Zoom's blow up and their financials

2020-03-15 2 min read

    Zoom has had an incredible rise in the past few weeks as the tech world has shifted to remote work with nearly all meetings occurring over video conferencing. The stock is up 30% over the past month and it’s the top app in Apple’s app store - all great things! What I’m curious about is their current financial performance. Zoom makes money by charging a flat fee per user per month. And that fee was set based on both the value delivered but also some assumptions around usage. What happens to their margin if customers go from using Zoom for a few hours a week to multiple hours in day?

    Zoom's S-1

    From their S-1 it looks as if the cost of revenue has been consistently between 17% and 21% for the past 8 quarters - the bulk of this is likely the infrastructure to support the streaming product since it’s incredibly correlated with their growth. This makes it seem that a 5x increase in usage would significantly eat into their margin but I suspect I’m missing something. As a bottoms-up approach I took a look at their system requirements to get a feel for their bandwidth usage. They recommend 600 kbps up/down for standard definition and 1.2 Mbps up/down for high def. If we assume someone is in a Zoom meeting 8 hours a day, 5 days a week at peak usage then over the course of 4 weeks they’re consuming 10.8 gigabytes (600 * 1e3 / 8 * 60 * 60 * 8 * 5 / 1e9) in standard definition and 21.6 gigabytes in high def. Amazon’s public data egress pricing (outside of Asia) is $0.045 per gigabyte so these full time Zoomers end up costing Zoom anywhere between 50 cents and a dollar per month. Of course this assumes a one-to-one feed and as the number of participants in a meeting increase the costs can go up pretty quickly although I expect Zoom made some optimizations to avoid sending the non-visible streams.
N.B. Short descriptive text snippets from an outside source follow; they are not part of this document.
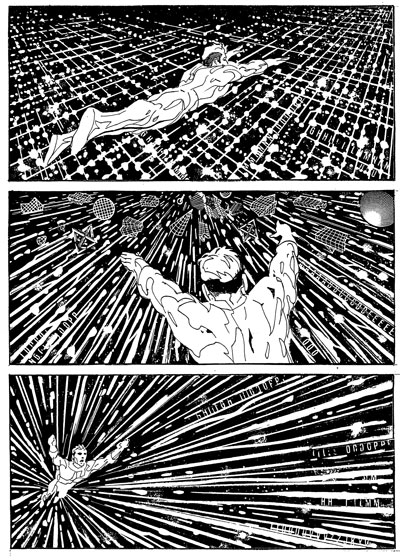 Tavola 22/Almanacco 2006<br>disegni di Gino Vercelli<br><i>(c) 2006 Sergio Bonelli Editore</i>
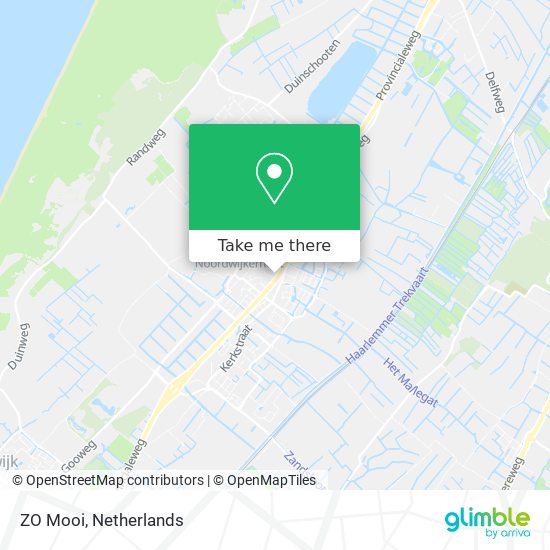 ZO Mooi map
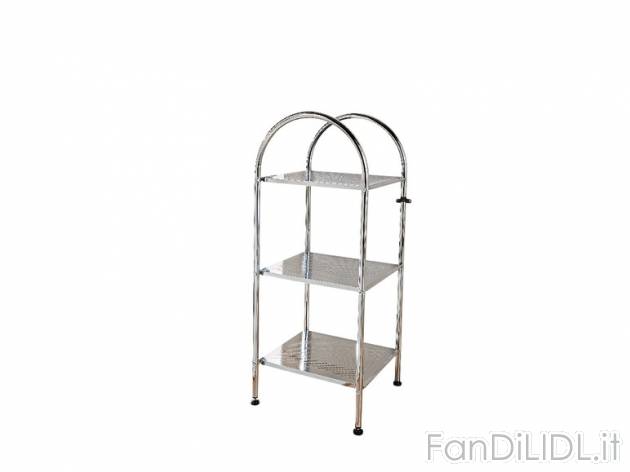 Scaffale per bagno con tre ripiani Miomare, prezzo 14,99 &#8364; per Alla confezione ...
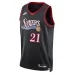Philadelphia 76ers Joel Embiid Swingman Trikot - Classic Edition - Schwarz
    The above approaches paint a very different picture - the first makes it seem that the Zoom infrastructure is incredibly expensive to operate while the latter makes it seem that it’s incredibly cheap. I suspect the reality is somewhere in between. In any case, their current usage explosion is incredibly valuable for them - both because they’re likely still profitable but also because they’re able to acquire new customers that will convert to the higher margin when things get back to normal. Their next earnings report will be very interesting to follow.